练习目标:
把讲ElasticSearch增删改查的教程里从“ElasticSerach基于scala的CRUD操作(全)”一直到“详细一点的供同样的小白参考。”的全部内容重写一遍，其中的“小白”一律换成“新手”。

ElasticSerach基于scala的CRUD操作(全)
作为刚入职的女小白,在学习ElasticSearch基于scala的CRUD操作时,发现网络上现有的文章都是Java+Scala实现的,没有单纯的Scala实现,而且网上的文章对小白来说还是有点困难的,所以就写了这一篇详细一点的供同样的小白参考。
1.环境依赖
<dependency><!-- 选择性摘抄 -->
<groupId>junit</groupId>
<artifactId>junit</artifactId>
<version>4.10</version>
</dependency>
<dependency>
<groupId>org.elasticsearch.client</groupId>
<artifactId>transport</artifactId>
<version>6.2.0</version>
</dependency>
<dependency>
<groupId>org.scala-lang</groupId>
<artifactId>scala-library</artifactId>
<version>2.10.3</version>
</dependency>
<dependency>
<groupId>org.elasticsearch</groupId>
<artifactId>elasticsearch-hadoop</artifactId>
<version>6.2.4</version>
</dependency>
<dependency>
<groupId>com.alibaba</groupId>
<artifactId>fastjson</artifactId>
<version>1.2.70</version>
</dependency>
<dependency>
<groupId>org.apache.spark</groupId>
<artifactId>spark-sql_2.11</artifactId>
<version>2.4.1</version>
</dependency>
<dependency>
<groupId>org.apache.spark</groupId>
<artifactId>spark-streaming_2.11</artifactId>
<version>2.4.1</version>
</dependency>
<dependency>
<groupId>org.json</groupId>
<artifactId>json</artifactId>
<version>20180813</version>
</dependency>
</dependencies>
2.创建Es的数据连接
我采用json配置文件的格式,配置文件格式代码如下:
{
"host": "192.168.0.184",
"port": "9300",
"clusterName": "elasticsearch",
"index":"library",
"t": "books"
}
需要注意的是,Es的Java端口号是9300,http端口是9200,所以代码中要使用9300,clusterName是主机名,在访问ES端口网页时可以查到。index是被操作的索引,t是type表。

提取数据:

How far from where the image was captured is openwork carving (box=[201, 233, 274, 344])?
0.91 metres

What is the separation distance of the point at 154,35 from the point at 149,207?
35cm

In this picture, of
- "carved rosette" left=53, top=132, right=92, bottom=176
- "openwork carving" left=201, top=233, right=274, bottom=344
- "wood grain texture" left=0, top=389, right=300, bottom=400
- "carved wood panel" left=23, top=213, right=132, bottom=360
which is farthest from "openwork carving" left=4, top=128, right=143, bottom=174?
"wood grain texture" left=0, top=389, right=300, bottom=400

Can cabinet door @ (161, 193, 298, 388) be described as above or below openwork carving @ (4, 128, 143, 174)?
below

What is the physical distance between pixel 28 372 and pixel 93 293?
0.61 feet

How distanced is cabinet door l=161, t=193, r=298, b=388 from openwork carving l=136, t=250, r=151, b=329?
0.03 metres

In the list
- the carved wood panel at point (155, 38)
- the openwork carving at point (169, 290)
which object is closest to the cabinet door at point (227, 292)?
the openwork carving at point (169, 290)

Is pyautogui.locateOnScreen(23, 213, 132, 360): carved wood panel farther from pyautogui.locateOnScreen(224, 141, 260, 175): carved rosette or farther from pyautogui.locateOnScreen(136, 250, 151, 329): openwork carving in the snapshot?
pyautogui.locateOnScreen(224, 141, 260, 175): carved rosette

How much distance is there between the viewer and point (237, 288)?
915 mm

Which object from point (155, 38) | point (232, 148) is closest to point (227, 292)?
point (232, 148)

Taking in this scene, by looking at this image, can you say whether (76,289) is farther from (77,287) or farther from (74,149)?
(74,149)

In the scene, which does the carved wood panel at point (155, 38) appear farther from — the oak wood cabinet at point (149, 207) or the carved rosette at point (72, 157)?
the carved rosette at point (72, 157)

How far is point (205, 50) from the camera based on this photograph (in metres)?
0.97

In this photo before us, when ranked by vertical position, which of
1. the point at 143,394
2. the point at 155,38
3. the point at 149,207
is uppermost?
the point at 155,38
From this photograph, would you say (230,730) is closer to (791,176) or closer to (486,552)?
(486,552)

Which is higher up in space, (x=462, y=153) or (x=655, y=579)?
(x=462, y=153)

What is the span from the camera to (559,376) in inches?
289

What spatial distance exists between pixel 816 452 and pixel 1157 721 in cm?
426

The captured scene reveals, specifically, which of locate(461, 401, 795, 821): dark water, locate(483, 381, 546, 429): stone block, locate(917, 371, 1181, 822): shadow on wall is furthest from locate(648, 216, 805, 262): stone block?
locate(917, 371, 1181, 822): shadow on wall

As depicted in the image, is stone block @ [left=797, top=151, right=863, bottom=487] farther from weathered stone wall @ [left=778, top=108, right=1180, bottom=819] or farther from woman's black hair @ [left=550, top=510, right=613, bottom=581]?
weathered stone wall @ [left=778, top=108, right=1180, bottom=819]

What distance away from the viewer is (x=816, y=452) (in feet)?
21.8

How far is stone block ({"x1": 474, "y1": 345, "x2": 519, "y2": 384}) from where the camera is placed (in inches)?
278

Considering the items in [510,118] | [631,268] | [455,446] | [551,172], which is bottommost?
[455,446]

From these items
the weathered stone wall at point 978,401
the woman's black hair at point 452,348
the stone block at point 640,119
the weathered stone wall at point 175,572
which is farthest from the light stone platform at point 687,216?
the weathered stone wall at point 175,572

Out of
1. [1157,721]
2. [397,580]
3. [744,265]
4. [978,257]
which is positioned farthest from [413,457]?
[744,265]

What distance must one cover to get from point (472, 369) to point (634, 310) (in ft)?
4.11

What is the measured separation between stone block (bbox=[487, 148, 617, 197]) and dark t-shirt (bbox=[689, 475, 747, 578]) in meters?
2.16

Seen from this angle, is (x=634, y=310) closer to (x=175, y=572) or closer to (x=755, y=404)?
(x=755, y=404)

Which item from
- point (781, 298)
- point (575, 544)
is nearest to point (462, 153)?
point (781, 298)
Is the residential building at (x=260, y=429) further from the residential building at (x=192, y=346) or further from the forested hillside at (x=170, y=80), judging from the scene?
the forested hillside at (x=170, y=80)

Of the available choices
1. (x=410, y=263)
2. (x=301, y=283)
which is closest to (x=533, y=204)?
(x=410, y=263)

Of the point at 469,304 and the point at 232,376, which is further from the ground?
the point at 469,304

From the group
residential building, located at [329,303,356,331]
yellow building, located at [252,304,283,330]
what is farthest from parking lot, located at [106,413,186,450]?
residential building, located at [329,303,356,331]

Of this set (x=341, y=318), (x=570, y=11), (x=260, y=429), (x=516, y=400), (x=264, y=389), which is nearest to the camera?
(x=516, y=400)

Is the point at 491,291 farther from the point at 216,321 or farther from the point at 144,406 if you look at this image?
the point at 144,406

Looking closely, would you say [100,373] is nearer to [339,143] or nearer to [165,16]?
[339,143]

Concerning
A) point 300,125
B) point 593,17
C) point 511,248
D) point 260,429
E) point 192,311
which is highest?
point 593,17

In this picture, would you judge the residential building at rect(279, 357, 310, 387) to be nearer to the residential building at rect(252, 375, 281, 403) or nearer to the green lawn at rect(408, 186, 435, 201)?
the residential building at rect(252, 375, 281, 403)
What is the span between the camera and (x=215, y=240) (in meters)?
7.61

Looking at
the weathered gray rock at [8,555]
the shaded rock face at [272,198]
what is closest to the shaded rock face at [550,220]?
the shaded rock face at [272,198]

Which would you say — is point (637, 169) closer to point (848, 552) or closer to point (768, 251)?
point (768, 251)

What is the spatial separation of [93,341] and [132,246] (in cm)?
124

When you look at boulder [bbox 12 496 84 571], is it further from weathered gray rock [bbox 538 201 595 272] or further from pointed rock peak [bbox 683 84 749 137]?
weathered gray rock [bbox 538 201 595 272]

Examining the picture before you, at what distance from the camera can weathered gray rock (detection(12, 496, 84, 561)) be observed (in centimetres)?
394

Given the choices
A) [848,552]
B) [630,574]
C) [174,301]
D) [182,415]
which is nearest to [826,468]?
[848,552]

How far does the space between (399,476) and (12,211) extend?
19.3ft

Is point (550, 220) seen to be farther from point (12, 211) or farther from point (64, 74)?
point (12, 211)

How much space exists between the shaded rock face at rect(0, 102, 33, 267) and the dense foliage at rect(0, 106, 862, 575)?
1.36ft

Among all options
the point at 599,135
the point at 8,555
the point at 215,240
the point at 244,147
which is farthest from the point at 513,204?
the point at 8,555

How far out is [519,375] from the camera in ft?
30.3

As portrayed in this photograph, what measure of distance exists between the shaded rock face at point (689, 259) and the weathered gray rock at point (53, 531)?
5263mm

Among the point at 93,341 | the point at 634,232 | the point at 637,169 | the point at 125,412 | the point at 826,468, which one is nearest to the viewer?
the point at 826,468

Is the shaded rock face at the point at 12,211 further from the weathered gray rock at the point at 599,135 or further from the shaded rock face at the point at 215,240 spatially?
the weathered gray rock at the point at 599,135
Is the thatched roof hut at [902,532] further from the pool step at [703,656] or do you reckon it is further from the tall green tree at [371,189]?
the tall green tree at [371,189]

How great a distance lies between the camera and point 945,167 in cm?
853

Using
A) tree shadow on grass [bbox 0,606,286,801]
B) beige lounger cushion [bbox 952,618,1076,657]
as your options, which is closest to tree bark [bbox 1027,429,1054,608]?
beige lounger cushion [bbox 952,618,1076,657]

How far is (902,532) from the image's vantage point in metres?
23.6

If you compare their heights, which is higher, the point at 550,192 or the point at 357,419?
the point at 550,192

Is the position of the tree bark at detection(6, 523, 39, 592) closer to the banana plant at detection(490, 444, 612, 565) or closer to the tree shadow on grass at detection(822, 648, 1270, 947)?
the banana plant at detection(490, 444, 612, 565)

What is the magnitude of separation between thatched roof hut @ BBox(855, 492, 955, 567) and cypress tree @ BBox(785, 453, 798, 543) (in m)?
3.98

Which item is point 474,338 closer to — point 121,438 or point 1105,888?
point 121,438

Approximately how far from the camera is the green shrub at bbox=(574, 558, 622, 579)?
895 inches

完成结果:
ElasticSerach基于scala的CRUD操作(全)
作为刚入职的女新手,在学习ElasticSearch基于scala的CRUD操作时,发现网络上现有的文章都是Java+Scala实现的,没有单纯的Scala实现,而且网上的文章对新手来说还是有点困难的,所以就写了这一篇详细一点的供同样的新手参考。